Without the pictures, reproduce the records that follow exactly.

####################

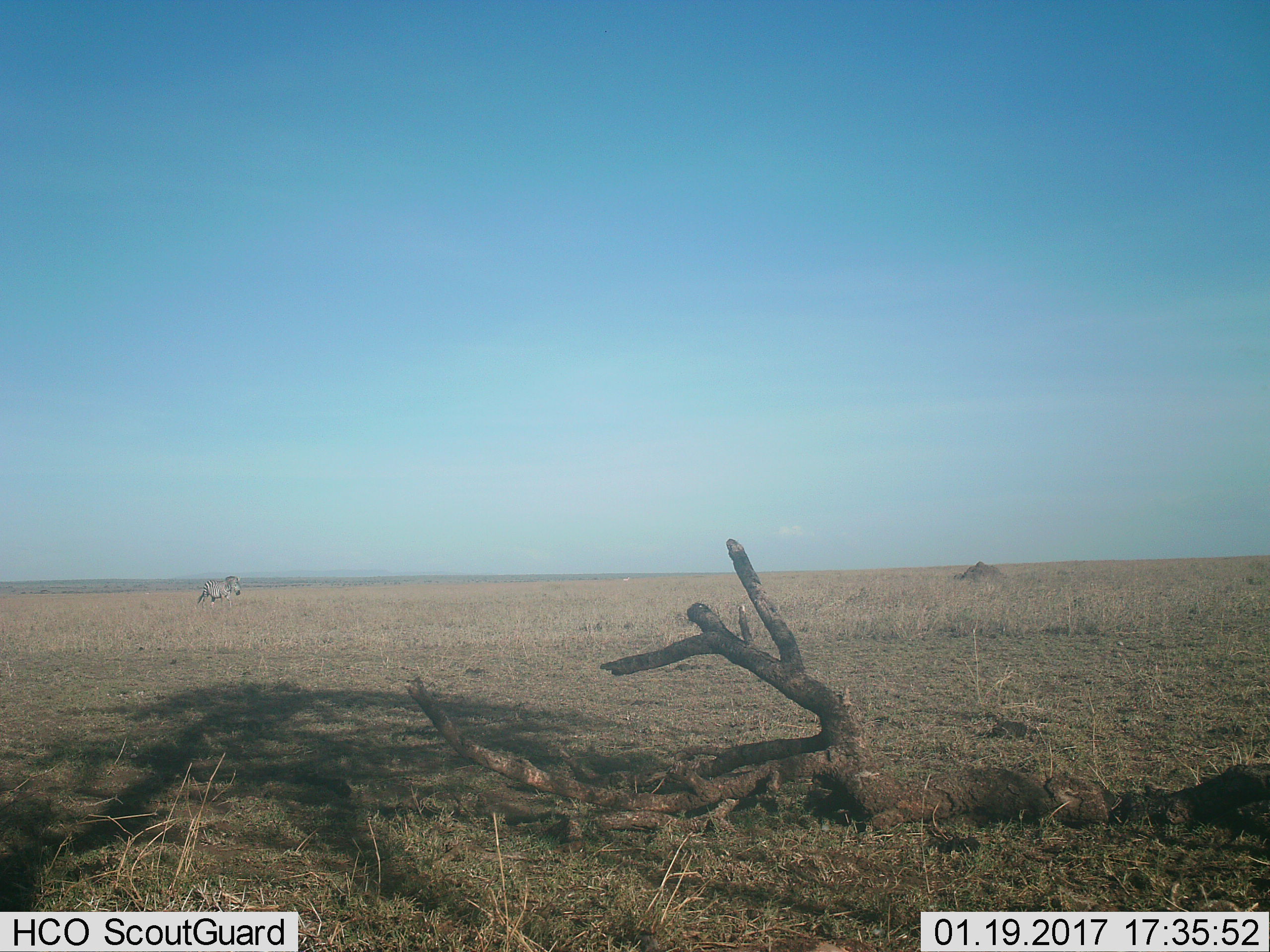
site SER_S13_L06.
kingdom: Animalia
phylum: Chordata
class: Mammalia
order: Perissodactyla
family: Equidae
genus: Equus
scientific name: Equus quagga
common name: plains zebra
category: zebraplains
Zebraplains (plains zebra) (Equus quagga), count 1. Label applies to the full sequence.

####################

#### [Response to the task]
site SER_S13_L06.
kingdom: Animalia
phylum: Chordata
class: Mammalia
order: Perissodactyla
family: Equidae
genus: Equus
scientific name: Equus quagga
common name: plains zebra
category: zebraplains
Zebraplains (plains zebra) (Equus quagga), count 1. Label applies to the full sequence.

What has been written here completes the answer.